Todung juga menjelaskan bahwa hakim memaksakan konstruksi hukum dalam peristiwa-peristiwa hukum yang terjadi untuk dapat menyimpulkan terpenuhinya unsur dalam Pasal 12 huruf b Undang-Undang No. 31 Tahun 1999 tentang Pemberantasan Tindak Pidana Korupsi sebagaimana diubah melalui Undang-Undang No. 20 Tahun 2001.
Sedangkan penggunaan analogi sebagai dasar untuk menjatuhkan vonis merupakan pelanggaran berat terhadap prinsip legalitas.
"Pemaksaan konstruksi hukum yang paling terlihat adalah menjadikan keuntungan dan pembagian hasil usaha sebagai pemberian hadiah. Dengan menyatakan bahwa keuntungan dari hasil usaha sama dengan pemberian hadiah, maka hakim sebenarnya sedang melakukan analogi. Padahal, analogi merupakan pelanggaran berat terhadap prinsip legalitas, yang merupakan prinsip paling mendasar dalam hukum pidana," katanya.

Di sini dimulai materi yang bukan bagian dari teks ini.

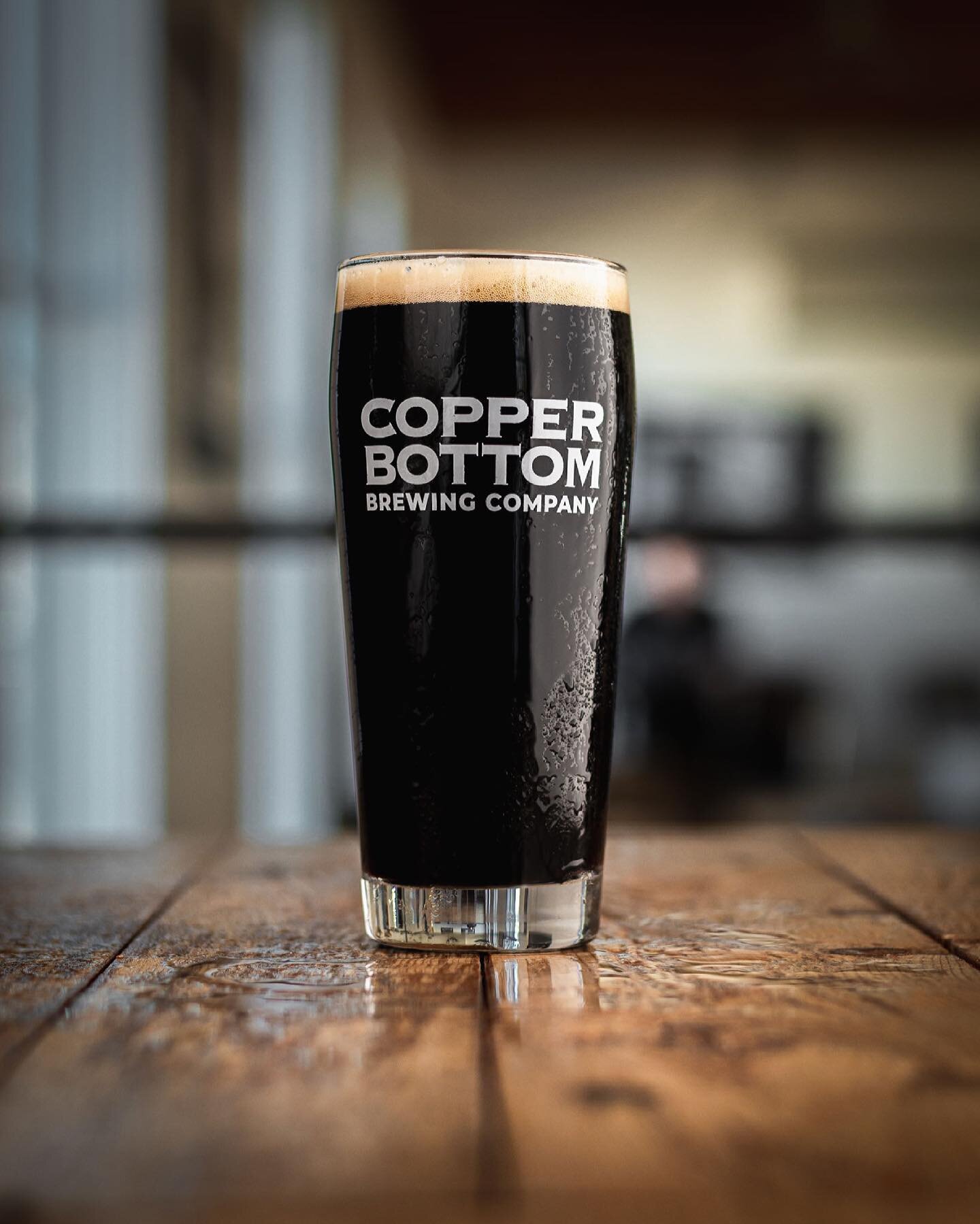 We've got four ways for you to enjoy this Ken's Stout on Wednesday: On cask, on nitro, a good ol' fashioned draft pour, or for takeaway in cans if you're celebrating St. Paddy's Day at home.

Still a few spots open for our first session from 1:00-3:3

Todung Mulya Lubis juga menyoroti ketiadaan lembaga retrial sebagaimana Inggris, meski sangat dibutuhkan apabila hakim melakukan kesalahan dalam menjatuhkan vonis atas suatu perkara.
"Indonesia memang tidak mengenal langkah retrial seperti yang ada di Inggris. Namun keberadaan lembaga peninjauan kembali bisa menjadi opsi untuk melakukan koreksi ini," ucapnya.
Terakhir, dia juga berharap agar Mahkamah Agung (MA) benar-benar mengevaluasi kembali secara teliti terhadap vonis yang sudah dijatuhkan kepada terpidana setelah amicus curiae dikirimkan.